• [ACTIVITY]: Pull every "frame" line out of the data below.

• [MATERIAL FOR THIS TASK]:
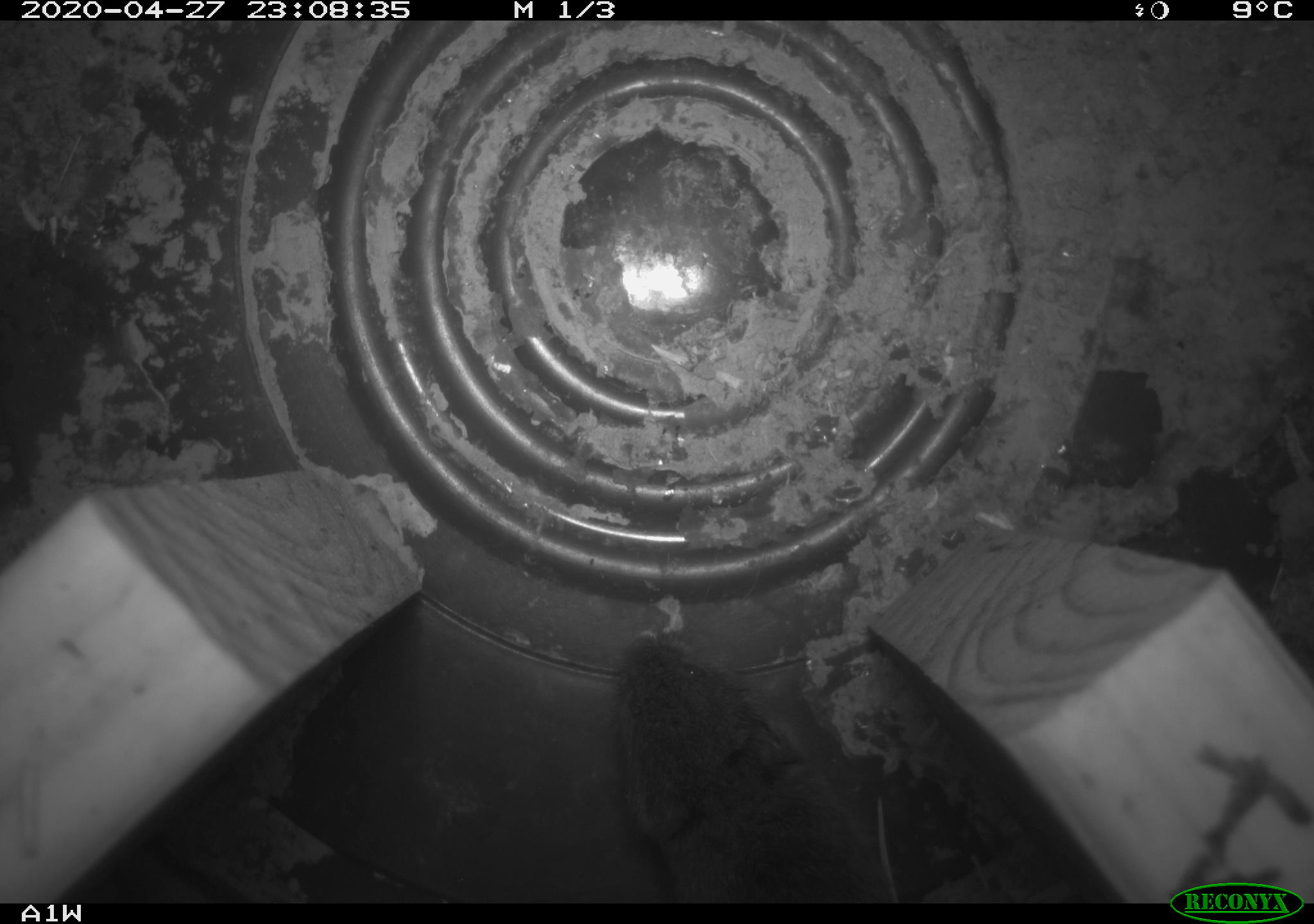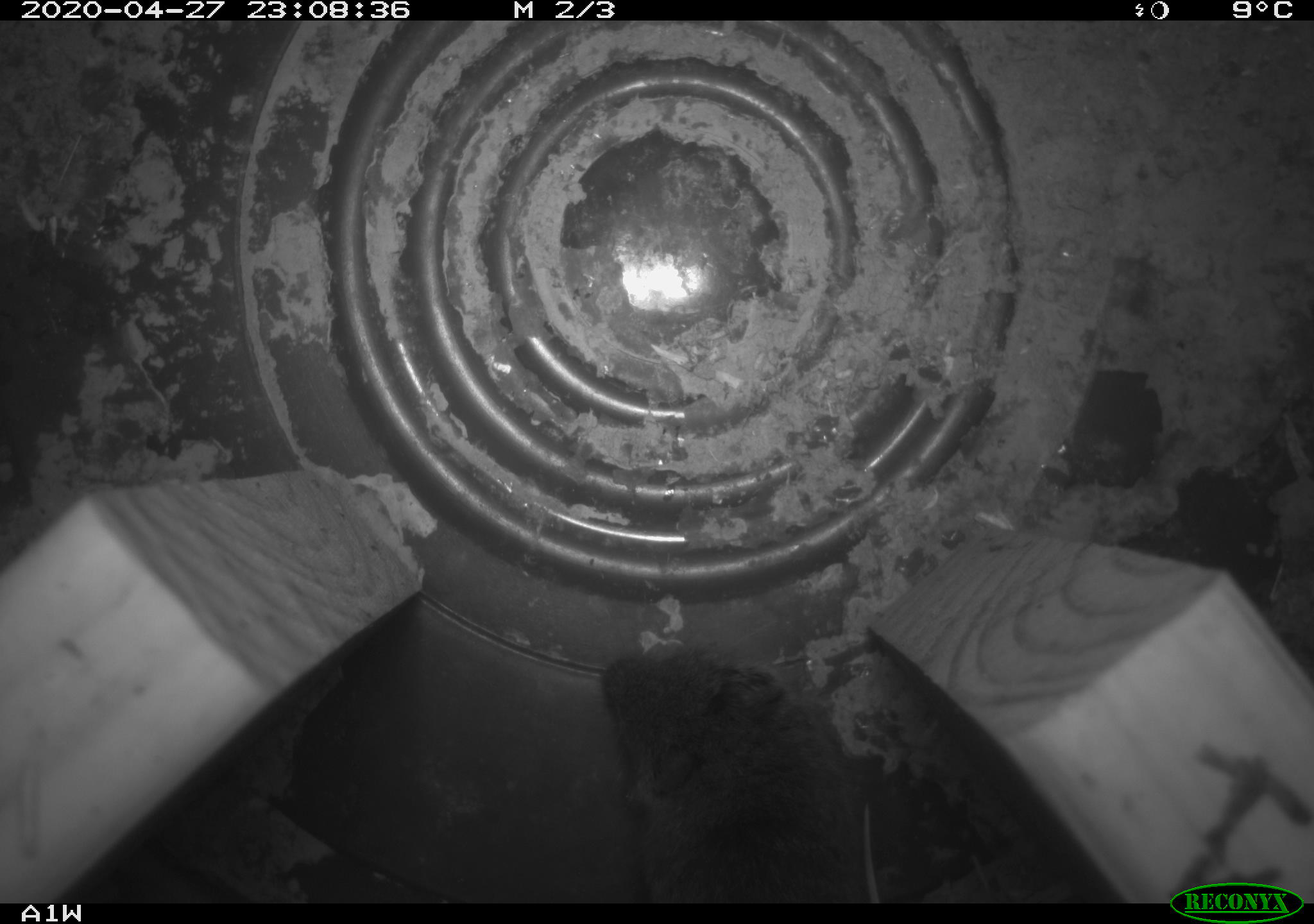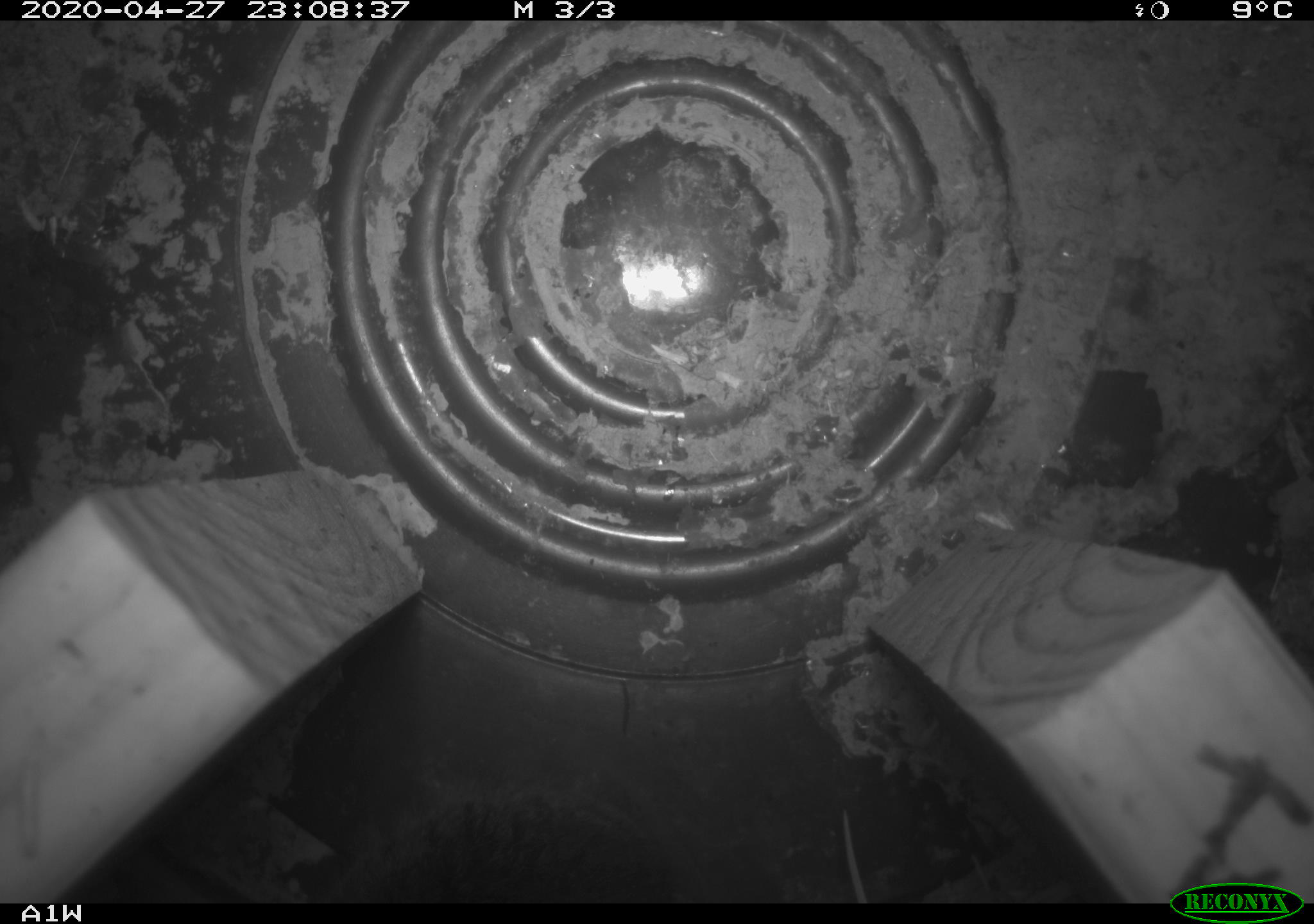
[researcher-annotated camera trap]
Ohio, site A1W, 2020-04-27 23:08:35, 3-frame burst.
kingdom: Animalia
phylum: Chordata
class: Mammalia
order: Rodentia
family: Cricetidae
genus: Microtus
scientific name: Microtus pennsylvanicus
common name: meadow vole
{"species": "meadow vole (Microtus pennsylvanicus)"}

==

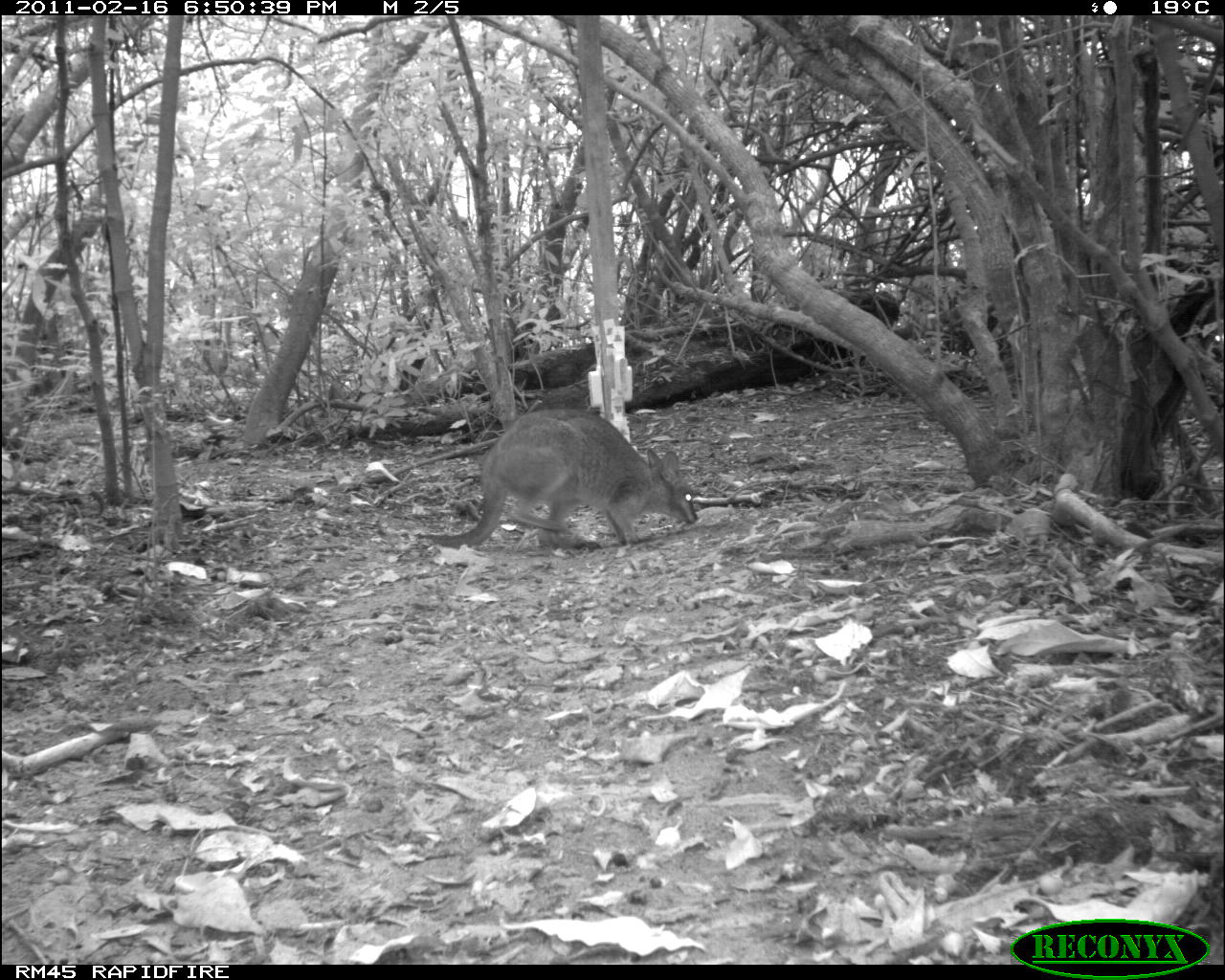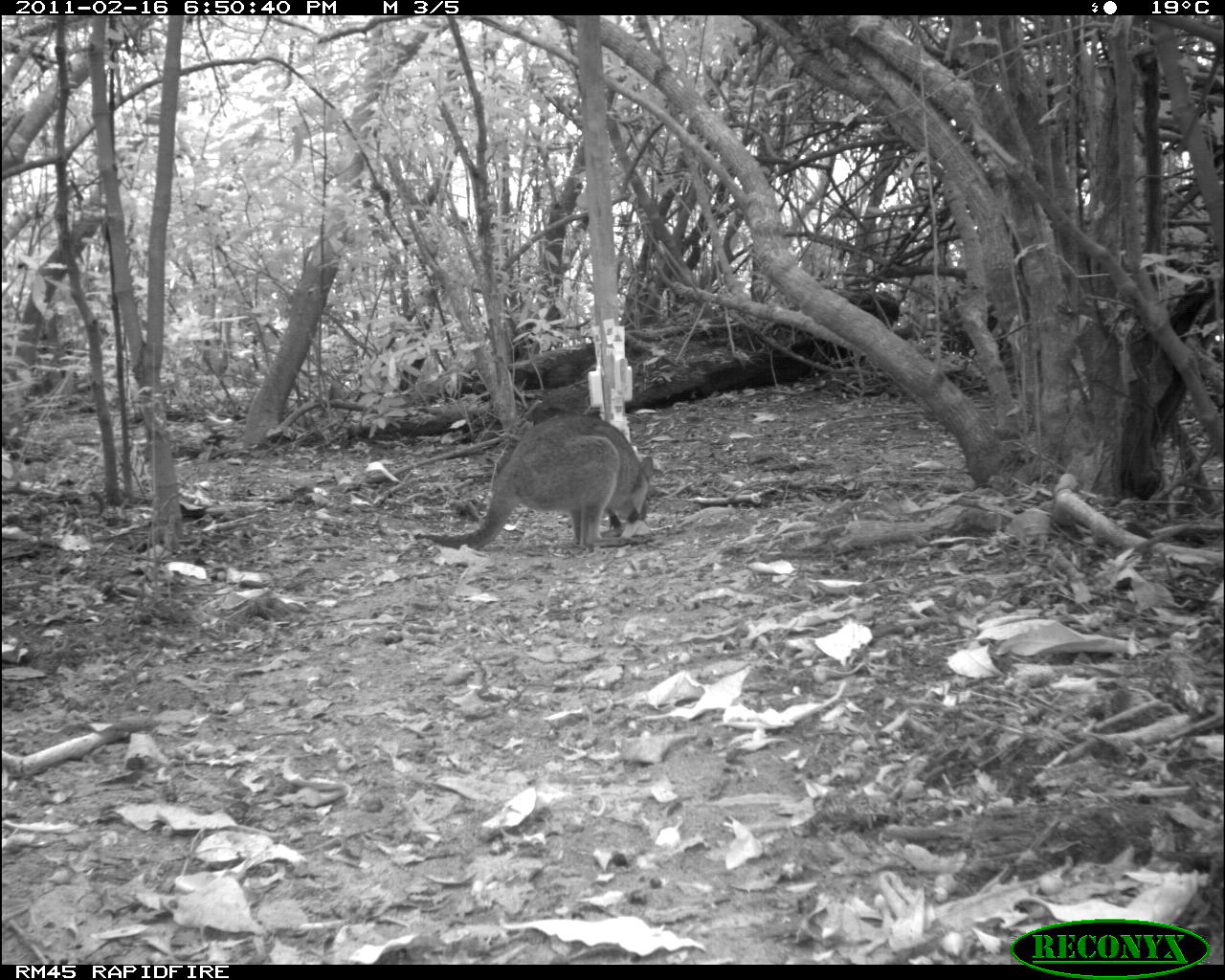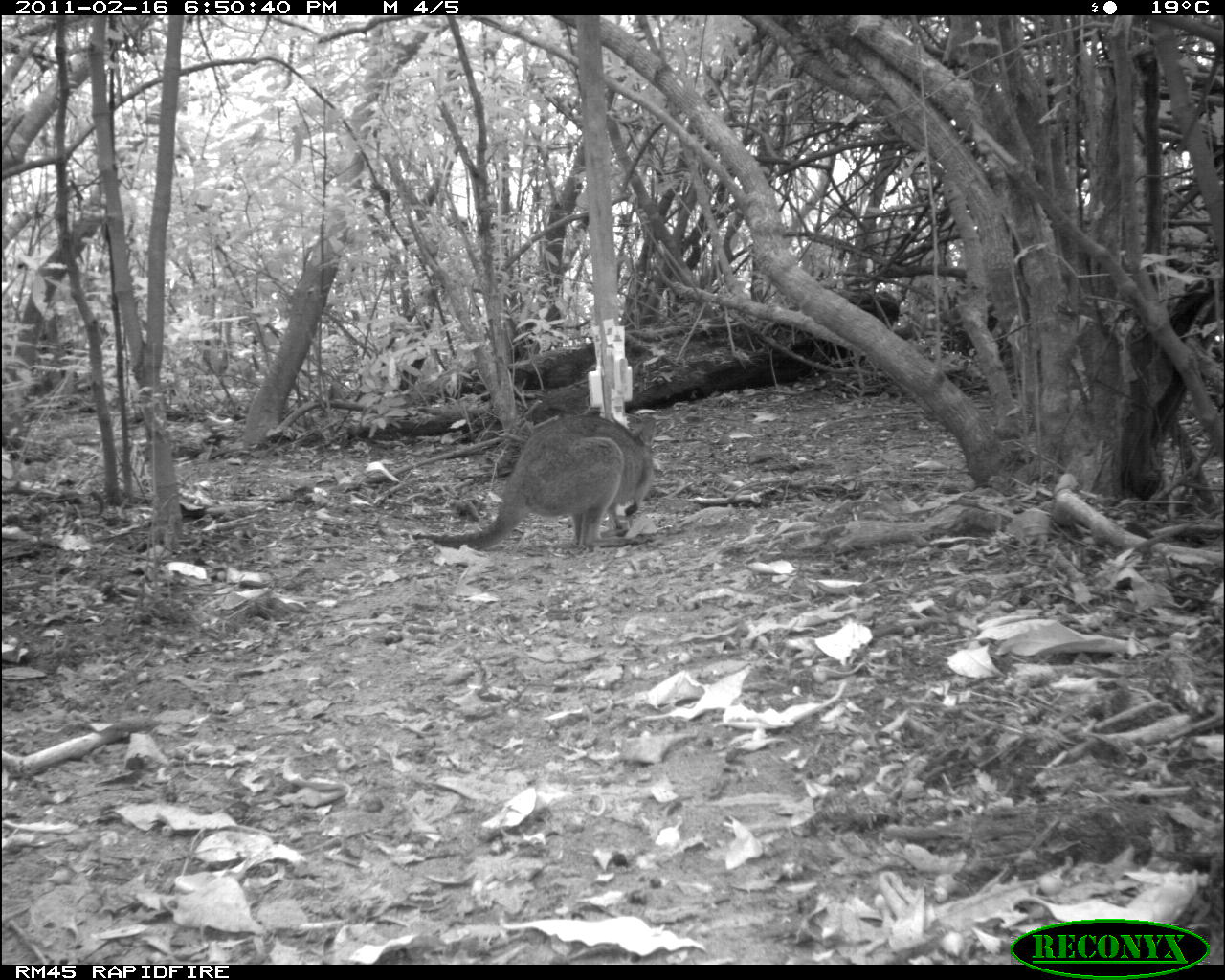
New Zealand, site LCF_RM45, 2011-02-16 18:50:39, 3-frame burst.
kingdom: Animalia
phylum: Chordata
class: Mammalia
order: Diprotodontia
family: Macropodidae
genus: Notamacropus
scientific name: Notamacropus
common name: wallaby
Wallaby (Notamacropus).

• [YOUR RESPONSE]:
Ohio, site A1W, 2020-04-27 23:08:35, 3-frame burst.
New Zealand, site LCF_RM45, 2011-02-16 18:50:39, 3-frame burst.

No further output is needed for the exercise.